Suis-je là de mon plein gré ? Si non, pourquoi n'ai-je jamais lancé d'appel à l'aide ? Ce n'est pas logique, pas logique, pas logique…

Ils n'existent pas.

Un gémissement plaintif jaillit de mes lèvres, suivant une vague de souffrance.

Impossible de refermer les yeux.

Faire mon émission me donnait l'illusion d'être libre, m'enfermant dans ma propre tête. Mais maintenant qu'ils veulent me la supprimer, maintenant que ma soi-disant maladie vient de perdre un round face aux médicaments…

Un autre gémissement m'échappe.

Arrêtez cette douleur !

J'ai mal…

Pourquoi faire ça ? Vous vous croyez mieux que moi, sans personne dans votre sale caboche ? Et pourtant, vous être aussi seul que moi ! Nous sommes tous seuls, du début à la fin, la compagnie, la foule ne sont qu'illusions !

Vous me craignez parce que j'ai réussi à fuir cette solitude, à mieux la refuser que vous ! Peut-être même que vous m'enviez ? Ah ! Ce serait tellement drôle…

Un sanglot.

Rendez-les-moi…

J'ai besoin d'eux…

Soudain, frisson.

Qui me parcourt le corps, tel une décharge.

Je sais ce qu'il me reste à faire.

Lentement, je me lève, empli d'une nouvelle résolution qui soulage un peu ma souffrance, qui fait taire le monstre tapi dans ma poitrine. Vous voulez me garder enfermé ? Soit. Apprenez que nul ne m'enferme.

Fierté stupide. Quel choix, me diriez-vous, tandis que je vais jusqu'à ma salle-de-bain. Par terre, éparpillés, des éclats de miroirs me renvoyant un visage baigné de larmes, des yeux bleus désespérés. J'en prends un dans ma main : long, coupant, orné d'une fêlure en toile d'araignée.

Je retourne sur mon canapé, m'y blottit, serrant contre moi, une dernière fois, mes déguisements. Leurs restes.

Quel choix.

Si je ne peux plus jamais être libre, alors je veux avoir la liberté de choisir l'heure de ma mort. La liberté de ne jamais sombrer plus bas que maintenant.

Serrer les dents.

Fort.

Presser le verre froid, redoutablement effilé, contre mon poignet.

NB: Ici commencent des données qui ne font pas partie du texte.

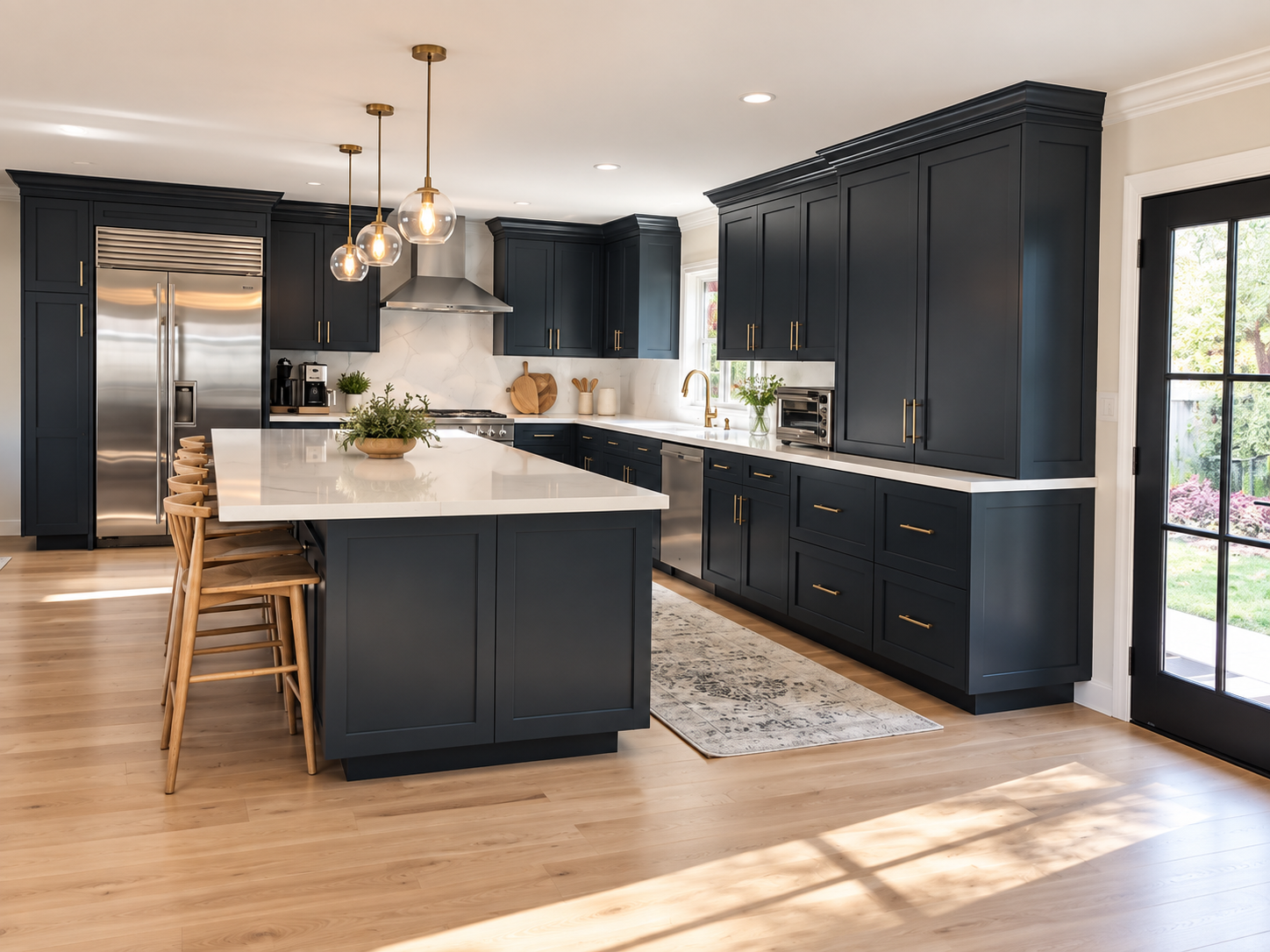 Hillsborough kitchen remodel with dark cabinetry, a white island, pendant lights, and wood flooring.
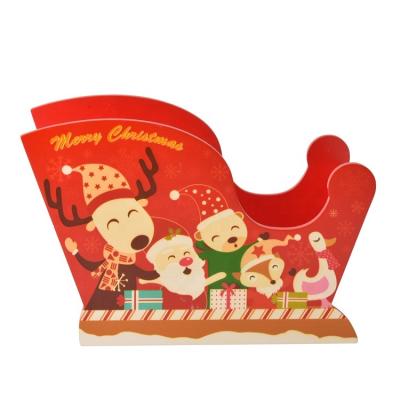 China Eco-friendly Wooden Candy Storage Box Sleigh Decoration Christmas Gift MDF Wooden Box for sale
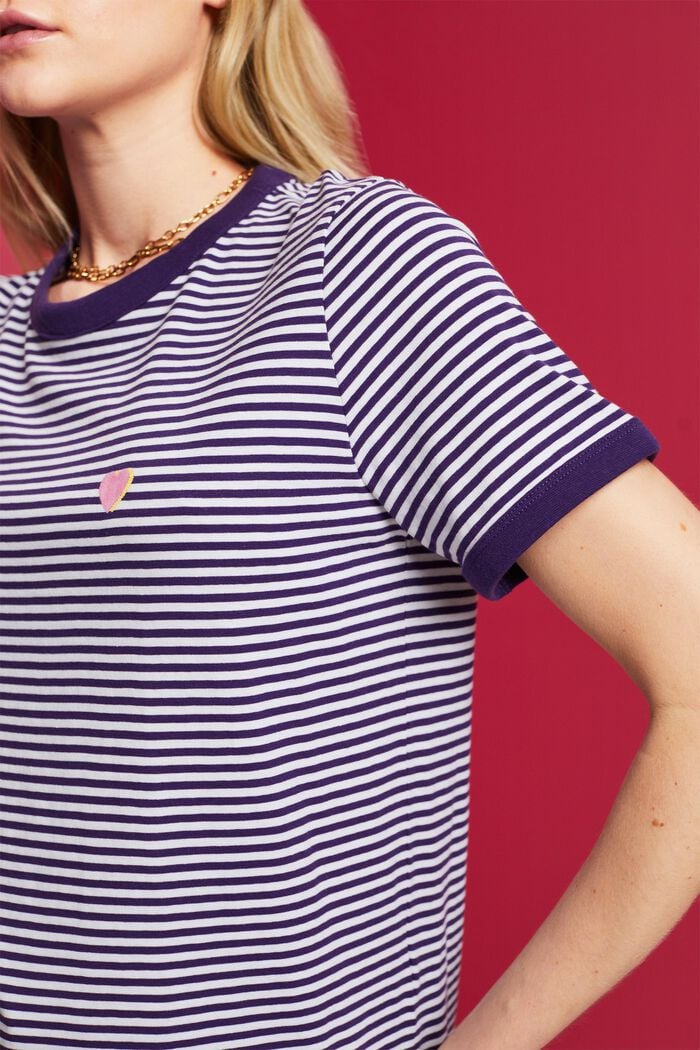 Gestreiftes Baumwoll-T-Shirt mit Stickmotiv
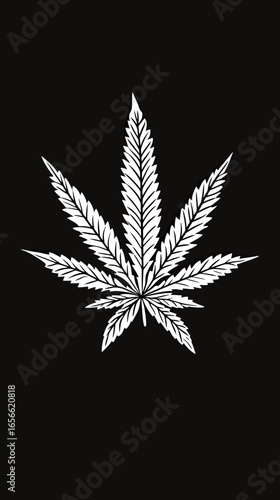 Black and white minimalist vector illustration of cannabis marijuana leaf with detailed serrated edges and symmetrical lobes on dark background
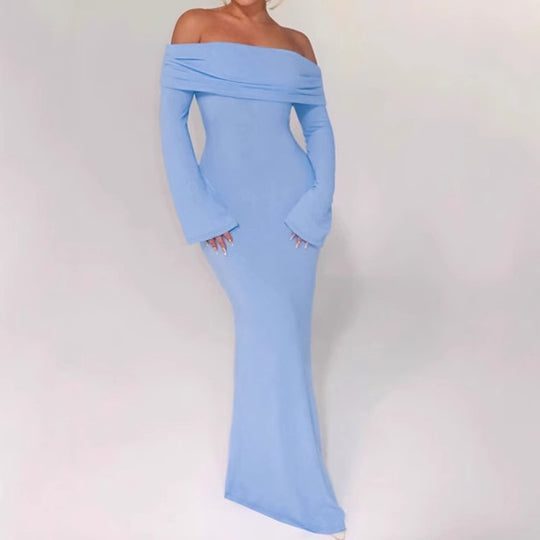 Damen Off-Shoulder Maxikleid mit kreativen Cut-Out-Details und figurbetontem Design EB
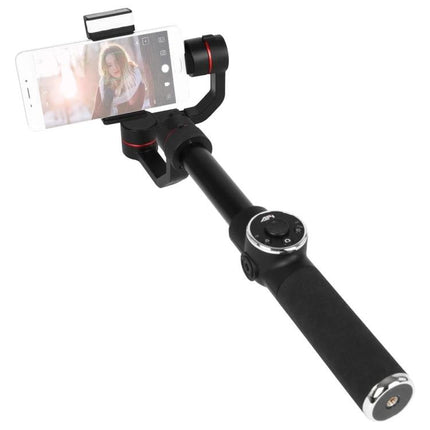 AFI Gimbal Stabilizer for Steady Smartphone Videos on Trips handheld black gimbal with smartphone mounted for smooth travel vlogging footage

Nausée, estomac qui se révulse, corps qui lutte contre mon esprit, instinct de survie rebelle.

Pendez-moi ?

J'ai eu une meilleure idée.

Une douleur d'abord diffuse, puis lancinante, envahit mon poignet, ma main, mon bras. Soulageant celle qui me bouffe l'âme. Et sous mes yeux écarquillés, ce rouge puissant, à l'odeur entêtante, qui coule sur ma peau pâle, sur mes vêtements, le canapé. Lever mes mains devant mon visage, la substance poisseuse sur mes doigts…

Tout le monde ment, se ment, moi plus que les autres, mentant à moi-même au point d'inventer des gens. J'ai enfin l'esprit clair, pour mon plus grand malheur. N'arrêtez jamais de vous mentir, ou finissez comme moi.

Seul, face à vous-même.

Même si vous l'êtes déjà…

Je me sens si fatigué. Je n'ai même plus mal. C'est… reposant. Comme respirer une dernière fois.

Ai-je besoin de préciser que j'ai peur ?

Mes yeux se ferment. J'entends une porte claquer, je sens des gens s'attrouper autour de moi. Ils s'excitent, parlent de moi, s'effraient.

A trop tenter de me sauver, ils m'ont tué. Quelle ironie.

Avec ma dernière expiration, je bascule dans le noir, voyant, au loin, les silhouettes tant aimées, se rapprochant pour m'accueillir.